EXERCISE BRIEF — Please copy the records below word for word, everything from the line that contains "Based on the" down to the end of the records, and leave the pictures out.

◆ ◆ ◆

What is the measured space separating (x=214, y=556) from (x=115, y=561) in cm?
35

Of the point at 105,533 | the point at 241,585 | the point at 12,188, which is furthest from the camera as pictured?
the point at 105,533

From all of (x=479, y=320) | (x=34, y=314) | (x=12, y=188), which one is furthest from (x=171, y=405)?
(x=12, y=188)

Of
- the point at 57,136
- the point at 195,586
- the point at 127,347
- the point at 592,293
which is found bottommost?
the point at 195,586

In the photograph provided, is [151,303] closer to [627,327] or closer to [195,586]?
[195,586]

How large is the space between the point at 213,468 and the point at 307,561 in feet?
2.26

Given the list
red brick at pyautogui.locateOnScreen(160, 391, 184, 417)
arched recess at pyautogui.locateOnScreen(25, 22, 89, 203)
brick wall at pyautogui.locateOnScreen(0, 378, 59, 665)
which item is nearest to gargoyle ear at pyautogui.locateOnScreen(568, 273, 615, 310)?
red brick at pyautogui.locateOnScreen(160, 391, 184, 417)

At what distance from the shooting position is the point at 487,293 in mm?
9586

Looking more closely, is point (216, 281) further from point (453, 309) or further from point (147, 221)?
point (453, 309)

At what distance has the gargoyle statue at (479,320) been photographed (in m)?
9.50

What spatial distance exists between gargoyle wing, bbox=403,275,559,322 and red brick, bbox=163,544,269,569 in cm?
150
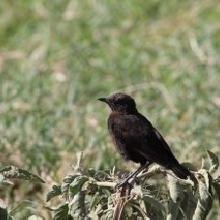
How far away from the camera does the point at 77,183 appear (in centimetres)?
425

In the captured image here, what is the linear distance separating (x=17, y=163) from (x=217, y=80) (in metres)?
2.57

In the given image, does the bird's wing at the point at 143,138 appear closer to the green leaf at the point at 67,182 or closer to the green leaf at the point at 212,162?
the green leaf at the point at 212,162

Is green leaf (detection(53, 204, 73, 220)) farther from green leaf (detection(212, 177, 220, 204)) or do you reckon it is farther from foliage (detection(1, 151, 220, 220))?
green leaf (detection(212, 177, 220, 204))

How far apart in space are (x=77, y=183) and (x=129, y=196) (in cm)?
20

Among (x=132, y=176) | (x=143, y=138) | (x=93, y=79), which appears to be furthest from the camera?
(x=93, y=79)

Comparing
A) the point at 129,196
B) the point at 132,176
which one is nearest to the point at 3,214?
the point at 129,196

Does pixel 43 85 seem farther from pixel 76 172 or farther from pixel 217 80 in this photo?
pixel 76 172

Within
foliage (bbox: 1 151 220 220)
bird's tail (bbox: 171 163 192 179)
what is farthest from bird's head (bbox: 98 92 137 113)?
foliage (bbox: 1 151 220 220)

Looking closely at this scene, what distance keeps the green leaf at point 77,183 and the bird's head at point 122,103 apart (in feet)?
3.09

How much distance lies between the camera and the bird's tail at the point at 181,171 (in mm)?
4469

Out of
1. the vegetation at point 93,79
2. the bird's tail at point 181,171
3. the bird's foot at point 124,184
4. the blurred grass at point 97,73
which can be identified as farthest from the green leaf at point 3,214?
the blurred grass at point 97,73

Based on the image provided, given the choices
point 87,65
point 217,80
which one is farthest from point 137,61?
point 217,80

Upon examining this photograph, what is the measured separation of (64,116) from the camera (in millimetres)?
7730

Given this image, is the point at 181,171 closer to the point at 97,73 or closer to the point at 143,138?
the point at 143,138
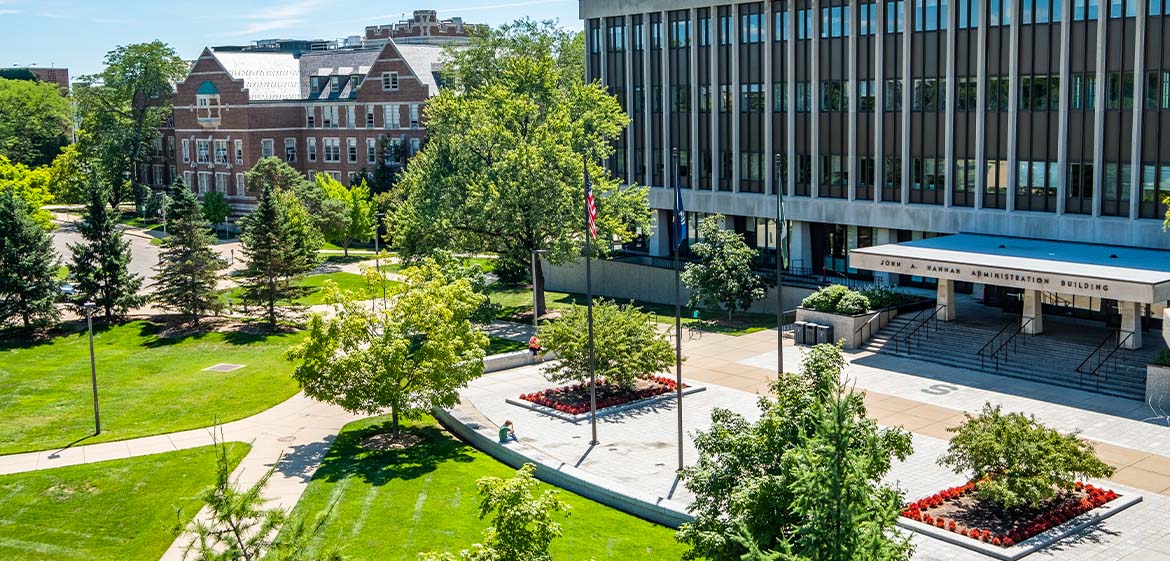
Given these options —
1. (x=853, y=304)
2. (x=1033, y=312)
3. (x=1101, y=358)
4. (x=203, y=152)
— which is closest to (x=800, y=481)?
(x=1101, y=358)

◆ ◆ ◆

SOLUTION —
Based on the image provided, given the choices
point 87,65
point 217,80
which one is farthest from point 137,61?
point 217,80

Upon examining this photograph, what is the measured separation of (64,116) from the camera (in millimetres)?
7730

Given this image, is the point at 181,171 closer to the point at 97,73 or closer to the point at 143,138?
the point at 143,138
Given these options —
1. (x=853, y=304)
2. (x=1033, y=312)
3. (x=1101, y=358)
4. (x=203, y=152)
— which is closest to (x=800, y=481)?
(x=1101, y=358)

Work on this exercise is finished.